Denali Alaskan Insurance is an insurance agency based in Anchorage, Alaska, offering both commercial and personal lines of insurance. The company was first formed as Alaska Business Insurance (ABI) in 1983, selling commercial lines of insurance to its customers. The original owners who founded the company were Wayne Burger and Jim Campbell.

In May, 2003 the company was purchased by Denali Alaskan Federal Credit Union.

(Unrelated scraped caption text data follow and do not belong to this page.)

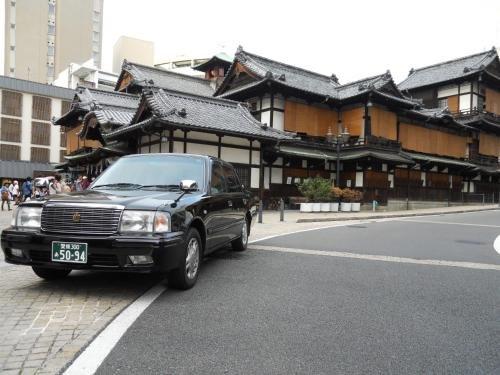 Setouchi Aonagi, Matsuyama Image 42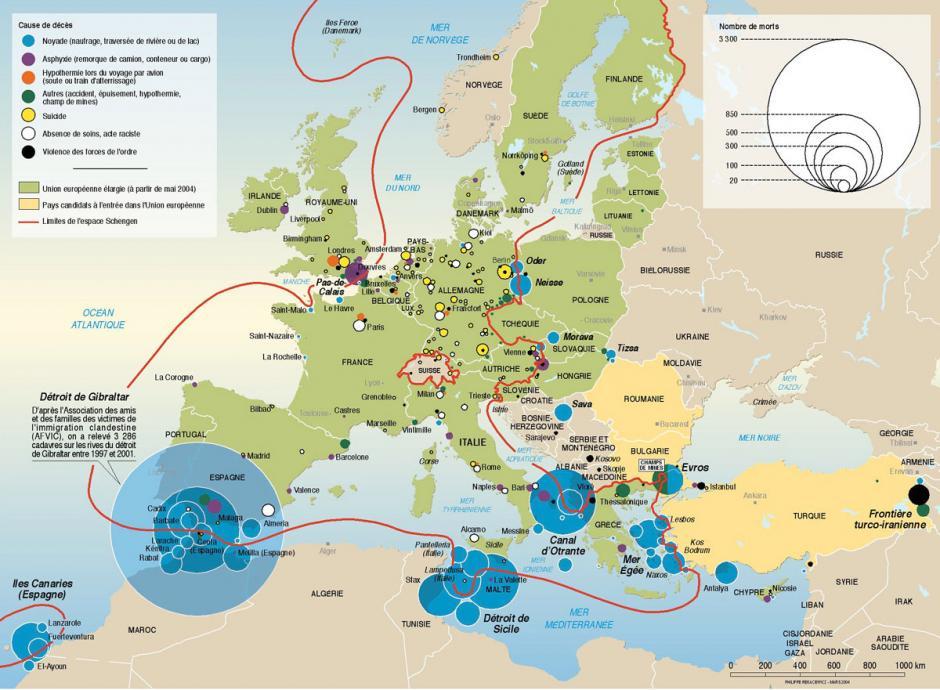 Liberté de circulation et frontières européennes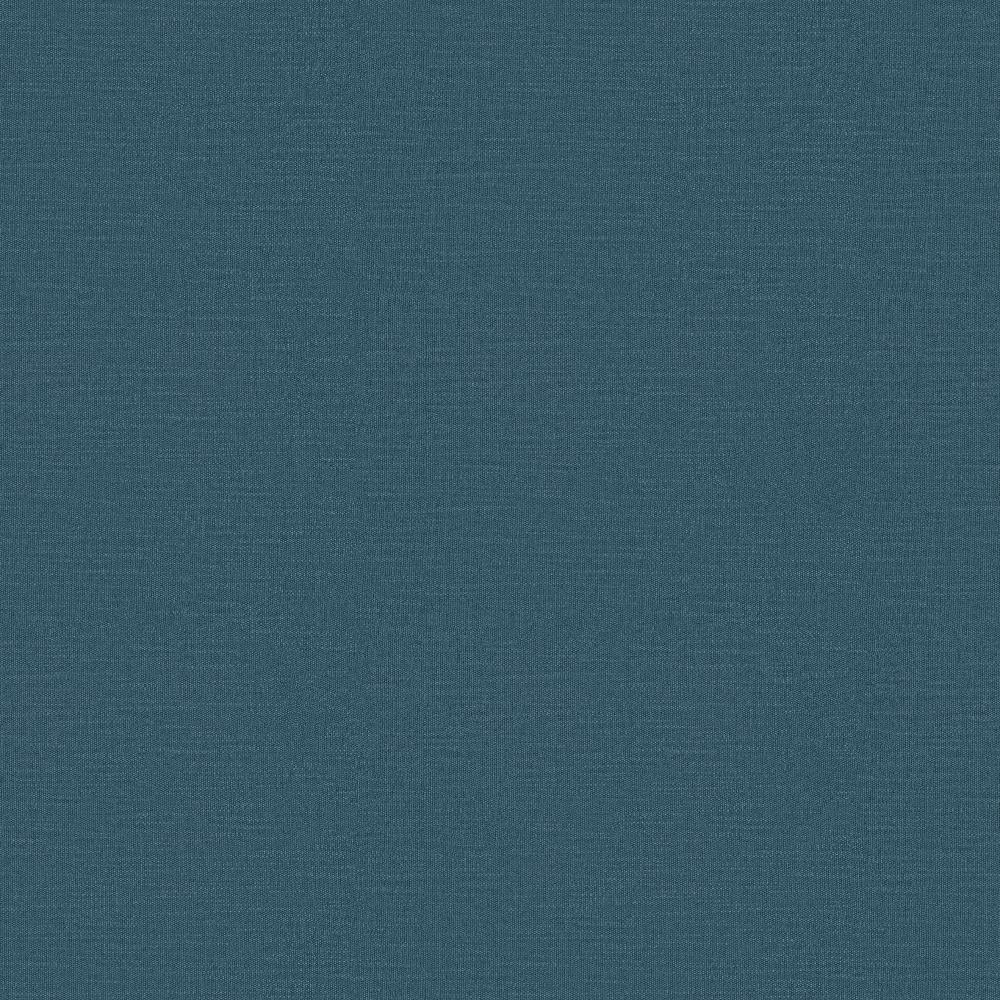 freistil Stoffmuster 4097 grünblau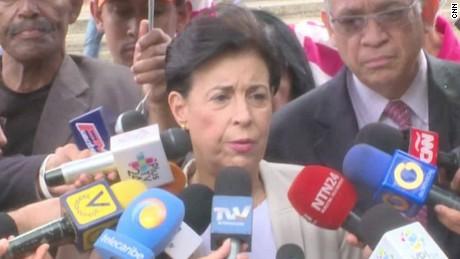 cnnee vo leopoldo lopez venezuela carcel mama_00013619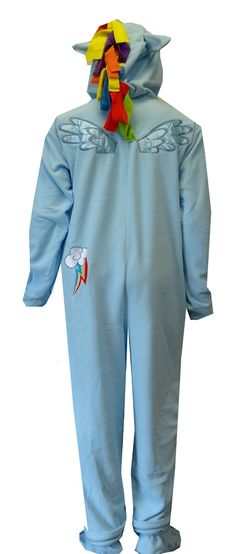 My Little Pony Rainbow Dash Fleece Onesie Footie Pajamas.... I would wear these to school :)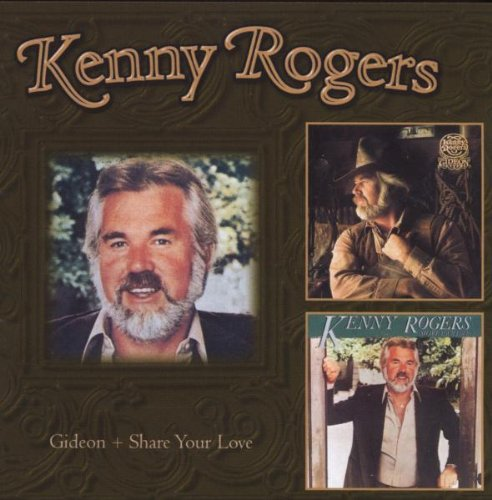 Kenny Rogers, Through The Years, Easy Guitar
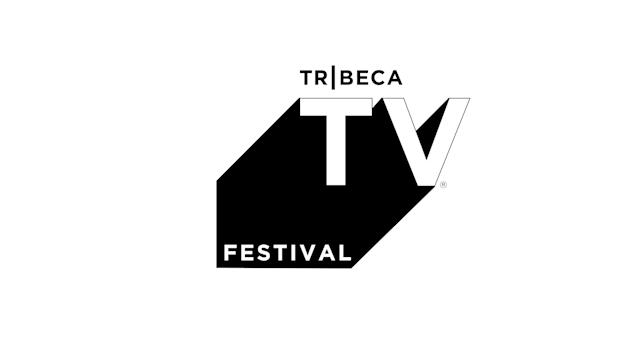 Tribeca TV Festival Highlights Include 'Transparent' Finale, 'Party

The president of the Credit Union, Robert M. Teachworth, explained the purchase: "The addition of Denali Alaskan Insurance allows the Credit Union to offer additional services to members and Select Employer Groups".

The Credit Union changed the agency's name from ABI to Denali Alaskan Insurance at the time of the purchase, to reflect the fact that the agency offers both personal lines of insurance, such as home, auto and health insurance, as well as business insurance. Business insurance includes coverage for property, business liability, worker's compensation, builder's risk, professional liability, flood and earthquake, to name a few. They also specialize in commercial and personal aviation accounts and hunting and fishing guides and lodges.

Denali Alaskan Insurance maintained two offices; one at its Anchorage headquarters and one in Eagle River, a community north of Anchorage.

In June, 2011, the Credit Union opened offices of its Insurance and Home Loans business units in the Mat-Su Valley. As a result of this move, the Credit Union closed its Insurance office which had previously been located in Eagle River.

In February 2017, Denali Alaskan Insurance was acquired by Hub International.